» **WHAT YOU ARE ASKED TO DO**
Copy the records below word for word, keeping every line as it is.

» **THE RECORDS**
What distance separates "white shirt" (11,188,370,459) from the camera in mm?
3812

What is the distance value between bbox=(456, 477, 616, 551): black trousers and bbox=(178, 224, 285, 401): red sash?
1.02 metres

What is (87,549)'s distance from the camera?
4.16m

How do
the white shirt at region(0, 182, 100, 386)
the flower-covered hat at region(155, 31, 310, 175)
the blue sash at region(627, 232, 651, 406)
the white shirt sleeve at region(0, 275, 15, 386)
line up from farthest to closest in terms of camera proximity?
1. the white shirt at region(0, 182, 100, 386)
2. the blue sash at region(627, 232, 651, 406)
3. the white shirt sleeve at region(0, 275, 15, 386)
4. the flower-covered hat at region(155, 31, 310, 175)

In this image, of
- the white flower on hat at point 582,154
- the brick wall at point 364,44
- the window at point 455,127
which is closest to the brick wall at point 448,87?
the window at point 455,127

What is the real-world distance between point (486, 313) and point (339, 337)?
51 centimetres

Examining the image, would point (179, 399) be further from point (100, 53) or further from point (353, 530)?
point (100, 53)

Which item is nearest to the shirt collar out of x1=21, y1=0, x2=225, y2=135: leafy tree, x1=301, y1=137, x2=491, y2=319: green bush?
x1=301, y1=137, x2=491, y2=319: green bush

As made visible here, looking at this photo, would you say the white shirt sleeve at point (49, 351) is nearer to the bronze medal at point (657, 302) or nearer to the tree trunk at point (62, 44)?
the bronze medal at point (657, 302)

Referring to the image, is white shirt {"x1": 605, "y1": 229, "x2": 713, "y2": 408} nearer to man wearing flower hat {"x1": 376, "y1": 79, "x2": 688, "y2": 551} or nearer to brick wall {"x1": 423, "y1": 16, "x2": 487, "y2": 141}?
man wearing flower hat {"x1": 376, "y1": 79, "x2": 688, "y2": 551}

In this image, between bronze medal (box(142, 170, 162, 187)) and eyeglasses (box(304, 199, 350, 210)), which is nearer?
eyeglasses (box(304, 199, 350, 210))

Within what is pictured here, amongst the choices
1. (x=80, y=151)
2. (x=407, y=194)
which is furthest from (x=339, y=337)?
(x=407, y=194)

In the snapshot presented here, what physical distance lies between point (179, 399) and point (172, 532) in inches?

» **RESPONSE**
What distance separates "white shirt" (11,188,370,459) from the camera in mm?
3812

What is the distance value between bbox=(456, 477, 616, 551): black trousers and bbox=(178, 224, 285, 401): red sash?
1.02 metres

What is (87,549)'s distance from the camera?
4.16m

How do
the white shirt at region(0, 182, 100, 386)
the flower-covered hat at region(155, 31, 310, 175)
the blue sash at region(627, 232, 651, 406)
the white shirt sleeve at region(0, 275, 15, 386)
line up from farthest to closest in terms of camera proximity?
1. the white shirt at region(0, 182, 100, 386)
2. the blue sash at region(627, 232, 651, 406)
3. the white shirt sleeve at region(0, 275, 15, 386)
4. the flower-covered hat at region(155, 31, 310, 175)

In this image, of
- the white flower on hat at point 582,154
- the brick wall at point 364,44
- the window at point 455,127
which is closest to the brick wall at point 448,87?
the window at point 455,127

What is the real-world distance between point (486, 313) and point (339, 337)?
51 centimetres

Examining the image, would point (179, 399) be further from point (100, 53) or further from point (353, 530)?
point (100, 53)

Which item is nearest to the shirt collar out of x1=21, y1=0, x2=225, y2=135: leafy tree, x1=301, y1=137, x2=491, y2=319: green bush?
x1=301, y1=137, x2=491, y2=319: green bush

As made visible here, looking at this photo, would you say the white shirt sleeve at point (49, 351) is nearer to the bronze medal at point (657, 302) or nearer to the tree trunk at point (62, 44)?
the bronze medal at point (657, 302)

Referring to the image, is white shirt {"x1": 605, "y1": 229, "x2": 713, "y2": 408} nearer to man wearing flower hat {"x1": 376, "y1": 79, "x2": 688, "y2": 551} or nearer to brick wall {"x1": 423, "y1": 16, "x2": 487, "y2": 141}?
man wearing flower hat {"x1": 376, "y1": 79, "x2": 688, "y2": 551}

In this image, between bronze medal (box(142, 170, 162, 187)) and eyeglasses (box(304, 199, 350, 210)), which is nearer?
eyeglasses (box(304, 199, 350, 210))

Within what is pictured here, amongst the choices
1. (x=80, y=151)
2. (x=407, y=194)
which is furthest from (x=339, y=337)?
(x=407, y=194)

In the snapshot presented here, what physical distance lies between point (179, 399) and point (172, 532) in inches?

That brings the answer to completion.